@Giban jestem kobieta i mysle, ze to mocno pokurwione. Z drugiej strony, wiem jacy są Francuzi, tam się każdy rucha z każdym, więc patrząc na to wszystko z punktu widzenia państwa, to co państwo robi dla siebie - wydaje się niezwykle logiczne.
Wyobraź sobie sytuacje, że faceci masowo robią te testy (a podejrzewam, że tak musiało się dziać w pewnym czasie, bo skąd to prawo się w ogóle wzięło) i się okazuje, że 7-letnie dziecko pana x nie jest jego, a dodatkowo matka nie wie kto jest ojcem (sytuacje typu puscila sie na dyskotece) - w takiej sytuacji kto musi płacić alimenty matce? Nie jej eks-mąż, tylko państwo, czyli de facto wszyscy podatnicy. Czy jest to sytuacja optymalna patrząc na wydatki państwowe? No nie bardzo... Nawet jak ta kobieta sobie znajdzie faceta nowego, ktory ją utrzyma, to i tak państwo - czyli społeczeństwo jest stratne.

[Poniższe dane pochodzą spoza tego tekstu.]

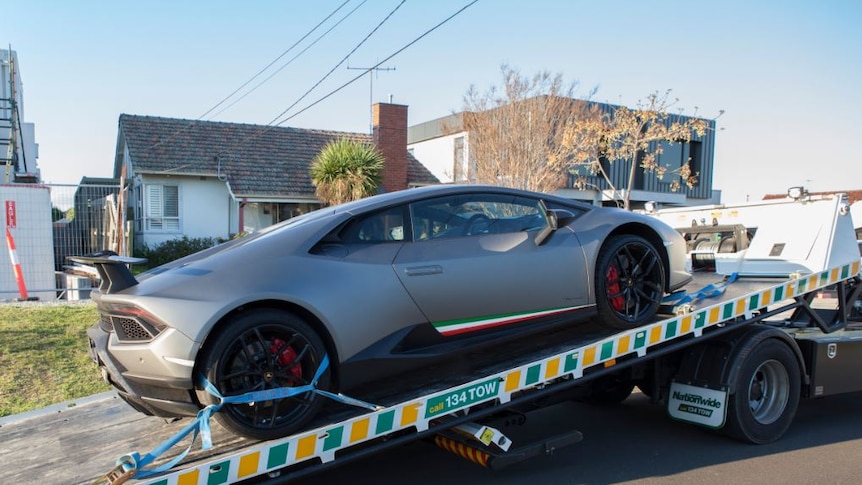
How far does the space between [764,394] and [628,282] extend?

Jeśli coś jest głupie, ale działa, to nie do końca jest głupie... Plus jak sam napisałeś - sąd może sam zlecić takie testy w ekstremalnych przypadkach, więc takie testy się dzieją, po prostu w dużo mniejszej skali, niż mogłoby to mieć miejsce bez ograniczeń prawnych.